Bird Skull with [ ]

by Alan Levine

 

There is a hole. [ ] is there, a holiness
around it, [ ] holes in the medieval
mosaic [ ] has been prized
by a crusader’s [ ] The silence left
by the birds [ ] king’s robe
of purple [ ] feathered light
filling the abandoned [ ] river.
The amphora [ ] amphorafull
of museum air [ ] lungs taking
in [ ] atoms
of oxygen [ ] patrons
took [ ] studying a broken frieze
but failed to [ ] passed
back into [ ] The past, a kind of hole
we’re always [ ] we are the hole
the past shovels [ ] into.
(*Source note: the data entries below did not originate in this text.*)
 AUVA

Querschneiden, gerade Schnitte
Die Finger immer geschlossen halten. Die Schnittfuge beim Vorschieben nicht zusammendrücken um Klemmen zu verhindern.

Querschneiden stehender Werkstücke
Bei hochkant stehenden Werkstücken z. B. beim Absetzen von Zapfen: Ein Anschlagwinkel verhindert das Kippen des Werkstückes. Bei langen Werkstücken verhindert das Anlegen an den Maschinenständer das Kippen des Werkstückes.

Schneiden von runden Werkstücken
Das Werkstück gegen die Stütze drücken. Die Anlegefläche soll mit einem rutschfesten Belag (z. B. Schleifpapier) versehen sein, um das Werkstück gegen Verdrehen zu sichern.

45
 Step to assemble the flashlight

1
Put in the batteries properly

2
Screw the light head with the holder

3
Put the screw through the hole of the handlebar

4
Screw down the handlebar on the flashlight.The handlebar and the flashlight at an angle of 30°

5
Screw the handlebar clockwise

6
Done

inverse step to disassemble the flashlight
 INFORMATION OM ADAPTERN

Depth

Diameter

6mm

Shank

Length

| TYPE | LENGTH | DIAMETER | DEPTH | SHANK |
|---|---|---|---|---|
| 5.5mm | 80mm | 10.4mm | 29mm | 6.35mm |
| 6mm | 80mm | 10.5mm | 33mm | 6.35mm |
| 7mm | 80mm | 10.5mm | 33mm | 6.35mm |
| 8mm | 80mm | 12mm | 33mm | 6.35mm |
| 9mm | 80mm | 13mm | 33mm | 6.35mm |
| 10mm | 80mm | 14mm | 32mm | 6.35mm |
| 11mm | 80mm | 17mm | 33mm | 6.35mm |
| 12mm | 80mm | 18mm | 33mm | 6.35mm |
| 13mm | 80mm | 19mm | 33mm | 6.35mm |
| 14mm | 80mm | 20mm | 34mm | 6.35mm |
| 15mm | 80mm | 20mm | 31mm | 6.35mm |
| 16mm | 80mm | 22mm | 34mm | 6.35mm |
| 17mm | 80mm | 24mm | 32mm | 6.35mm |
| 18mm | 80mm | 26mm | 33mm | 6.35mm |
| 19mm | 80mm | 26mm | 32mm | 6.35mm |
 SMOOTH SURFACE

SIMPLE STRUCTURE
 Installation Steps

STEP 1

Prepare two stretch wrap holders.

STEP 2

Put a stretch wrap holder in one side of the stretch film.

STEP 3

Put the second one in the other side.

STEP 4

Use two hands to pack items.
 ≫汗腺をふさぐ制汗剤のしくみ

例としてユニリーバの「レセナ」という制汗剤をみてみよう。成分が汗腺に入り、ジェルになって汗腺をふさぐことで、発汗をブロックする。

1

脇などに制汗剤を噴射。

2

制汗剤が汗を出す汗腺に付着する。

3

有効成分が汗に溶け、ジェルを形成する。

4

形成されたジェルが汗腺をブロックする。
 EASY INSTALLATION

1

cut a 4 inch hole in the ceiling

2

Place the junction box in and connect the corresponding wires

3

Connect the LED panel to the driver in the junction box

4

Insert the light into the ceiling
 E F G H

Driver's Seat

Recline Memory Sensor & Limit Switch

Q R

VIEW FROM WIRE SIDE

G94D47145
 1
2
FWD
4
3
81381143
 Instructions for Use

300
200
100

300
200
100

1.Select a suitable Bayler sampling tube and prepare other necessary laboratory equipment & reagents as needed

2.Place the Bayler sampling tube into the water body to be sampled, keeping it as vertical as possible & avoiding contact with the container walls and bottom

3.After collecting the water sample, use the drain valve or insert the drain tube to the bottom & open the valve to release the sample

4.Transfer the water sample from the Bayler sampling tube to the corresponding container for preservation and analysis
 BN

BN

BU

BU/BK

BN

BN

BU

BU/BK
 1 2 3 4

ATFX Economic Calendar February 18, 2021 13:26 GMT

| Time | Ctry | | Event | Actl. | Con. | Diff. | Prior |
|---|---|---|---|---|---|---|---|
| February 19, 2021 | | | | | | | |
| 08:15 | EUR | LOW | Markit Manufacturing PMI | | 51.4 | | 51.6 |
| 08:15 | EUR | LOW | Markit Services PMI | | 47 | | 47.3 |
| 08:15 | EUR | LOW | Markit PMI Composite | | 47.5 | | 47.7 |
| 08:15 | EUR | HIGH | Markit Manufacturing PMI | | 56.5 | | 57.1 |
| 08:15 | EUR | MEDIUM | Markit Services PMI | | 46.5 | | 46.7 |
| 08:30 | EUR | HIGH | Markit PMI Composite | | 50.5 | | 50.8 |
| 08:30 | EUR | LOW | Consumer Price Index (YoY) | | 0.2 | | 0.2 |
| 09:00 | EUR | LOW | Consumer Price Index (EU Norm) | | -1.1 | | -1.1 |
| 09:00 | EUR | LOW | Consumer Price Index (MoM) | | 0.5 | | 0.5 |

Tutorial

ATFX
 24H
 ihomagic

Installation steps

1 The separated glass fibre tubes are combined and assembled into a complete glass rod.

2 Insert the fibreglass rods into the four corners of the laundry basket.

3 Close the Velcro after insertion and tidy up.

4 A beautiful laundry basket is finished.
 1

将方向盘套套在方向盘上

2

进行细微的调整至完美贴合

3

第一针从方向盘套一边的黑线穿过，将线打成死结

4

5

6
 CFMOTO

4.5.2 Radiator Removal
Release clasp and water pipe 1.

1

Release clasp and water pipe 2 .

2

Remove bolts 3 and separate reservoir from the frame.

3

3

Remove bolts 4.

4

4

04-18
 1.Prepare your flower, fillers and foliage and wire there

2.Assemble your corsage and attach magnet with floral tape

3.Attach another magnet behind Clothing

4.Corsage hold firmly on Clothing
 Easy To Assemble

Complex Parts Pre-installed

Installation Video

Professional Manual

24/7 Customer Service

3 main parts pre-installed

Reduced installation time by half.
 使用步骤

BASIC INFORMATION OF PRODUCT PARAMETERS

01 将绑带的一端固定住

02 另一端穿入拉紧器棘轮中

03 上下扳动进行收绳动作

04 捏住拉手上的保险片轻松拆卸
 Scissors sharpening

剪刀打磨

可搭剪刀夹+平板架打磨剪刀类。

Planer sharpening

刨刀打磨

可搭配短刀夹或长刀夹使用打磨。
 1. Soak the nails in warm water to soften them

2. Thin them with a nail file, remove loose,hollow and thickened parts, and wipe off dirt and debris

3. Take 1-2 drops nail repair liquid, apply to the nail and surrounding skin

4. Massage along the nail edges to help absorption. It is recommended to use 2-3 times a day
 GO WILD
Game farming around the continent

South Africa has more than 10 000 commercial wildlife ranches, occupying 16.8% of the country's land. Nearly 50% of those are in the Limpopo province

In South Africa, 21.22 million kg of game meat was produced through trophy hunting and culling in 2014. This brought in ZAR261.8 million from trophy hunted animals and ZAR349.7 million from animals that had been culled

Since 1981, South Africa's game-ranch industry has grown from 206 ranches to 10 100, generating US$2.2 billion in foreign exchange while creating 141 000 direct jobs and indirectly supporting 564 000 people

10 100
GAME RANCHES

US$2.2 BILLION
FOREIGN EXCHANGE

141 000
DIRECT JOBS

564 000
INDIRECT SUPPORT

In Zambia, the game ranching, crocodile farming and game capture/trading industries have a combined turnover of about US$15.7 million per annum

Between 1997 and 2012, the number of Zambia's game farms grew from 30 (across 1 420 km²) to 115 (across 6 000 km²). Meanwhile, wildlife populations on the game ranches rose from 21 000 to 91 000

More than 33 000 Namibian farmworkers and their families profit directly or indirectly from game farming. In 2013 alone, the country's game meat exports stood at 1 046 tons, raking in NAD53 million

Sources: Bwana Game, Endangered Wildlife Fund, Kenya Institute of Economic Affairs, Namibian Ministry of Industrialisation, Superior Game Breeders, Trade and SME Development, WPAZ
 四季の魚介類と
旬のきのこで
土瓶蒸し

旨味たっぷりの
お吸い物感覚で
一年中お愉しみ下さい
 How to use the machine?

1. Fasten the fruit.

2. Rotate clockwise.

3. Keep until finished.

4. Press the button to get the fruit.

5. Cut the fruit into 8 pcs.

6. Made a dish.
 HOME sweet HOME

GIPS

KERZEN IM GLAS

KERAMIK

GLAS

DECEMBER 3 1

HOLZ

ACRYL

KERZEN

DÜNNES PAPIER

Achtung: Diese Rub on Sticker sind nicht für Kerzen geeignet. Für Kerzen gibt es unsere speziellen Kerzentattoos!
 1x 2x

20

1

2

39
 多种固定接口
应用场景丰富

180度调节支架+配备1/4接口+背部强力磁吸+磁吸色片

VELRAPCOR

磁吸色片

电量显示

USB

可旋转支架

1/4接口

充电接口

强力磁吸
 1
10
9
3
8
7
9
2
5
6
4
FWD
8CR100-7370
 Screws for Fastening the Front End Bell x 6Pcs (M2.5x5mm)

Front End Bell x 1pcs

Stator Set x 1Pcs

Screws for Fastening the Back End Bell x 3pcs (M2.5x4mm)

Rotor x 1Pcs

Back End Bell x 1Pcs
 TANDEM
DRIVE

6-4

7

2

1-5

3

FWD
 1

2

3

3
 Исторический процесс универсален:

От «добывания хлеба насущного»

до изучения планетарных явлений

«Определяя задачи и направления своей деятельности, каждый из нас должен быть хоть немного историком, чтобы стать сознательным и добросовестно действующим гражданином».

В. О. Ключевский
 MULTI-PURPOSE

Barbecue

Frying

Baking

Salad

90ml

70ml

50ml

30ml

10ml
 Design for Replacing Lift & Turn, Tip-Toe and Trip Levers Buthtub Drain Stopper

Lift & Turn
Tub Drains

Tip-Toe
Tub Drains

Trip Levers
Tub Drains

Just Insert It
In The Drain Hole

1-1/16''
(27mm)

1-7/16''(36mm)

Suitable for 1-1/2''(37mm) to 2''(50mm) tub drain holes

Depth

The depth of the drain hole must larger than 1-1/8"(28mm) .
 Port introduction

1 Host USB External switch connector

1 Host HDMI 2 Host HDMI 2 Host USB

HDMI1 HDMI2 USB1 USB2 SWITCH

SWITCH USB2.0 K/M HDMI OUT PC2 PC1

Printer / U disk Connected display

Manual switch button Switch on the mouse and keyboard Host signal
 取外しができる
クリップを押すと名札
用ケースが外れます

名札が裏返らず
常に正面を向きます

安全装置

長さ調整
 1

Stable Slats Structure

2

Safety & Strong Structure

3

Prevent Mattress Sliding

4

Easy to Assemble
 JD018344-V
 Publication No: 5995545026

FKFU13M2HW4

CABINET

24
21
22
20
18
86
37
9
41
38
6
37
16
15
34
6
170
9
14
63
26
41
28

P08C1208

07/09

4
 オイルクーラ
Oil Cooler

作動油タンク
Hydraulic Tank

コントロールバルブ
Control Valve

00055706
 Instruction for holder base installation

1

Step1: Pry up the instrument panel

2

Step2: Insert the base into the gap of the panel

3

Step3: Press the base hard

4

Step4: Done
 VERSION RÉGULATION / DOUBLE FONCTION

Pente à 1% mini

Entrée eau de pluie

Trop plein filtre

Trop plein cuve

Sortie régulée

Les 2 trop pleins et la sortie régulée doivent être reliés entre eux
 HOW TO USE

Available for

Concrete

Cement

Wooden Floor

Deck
Oh but we
are bottomless, [ ] unspooling out of us
like bright scarves. [ ] magician
turns the empty [ ] this way and that
to convince us of its [ ] Hold on,
we say, as a pair [ ] appear
from [ ] Hold on, show us again.

 

Photo:“Herman’s Eye”by Alan Levine; licensed under CC BY 2.0 Click here to read Nick Lantz on the origin of the poem.

Nick Lantz: I write a lot of ekphrastic poetry, and “Bird Skull with [ ]” is part of a series of poems based on imagined still-life photos, so it’s a kind of hypothetical ekphrasis. I also have a long-running interest in blanks, lacunae, and erasures. So those two impulses came together in this poem. I started by writing a complete poem, and after revising it a few times, I erased more or less straight down the middle. Once I started the erasure, I resisted fiddling with the lines to make them “work” in a grammatically coherent way, beyond what I could achieve by simply cutting. As with much of the erasure work I’ve tried, I was thinking about how that technique might embody various kinds of loss, but also how wonder and mystery are driven by a sense of absence, of not being able to quite see everything.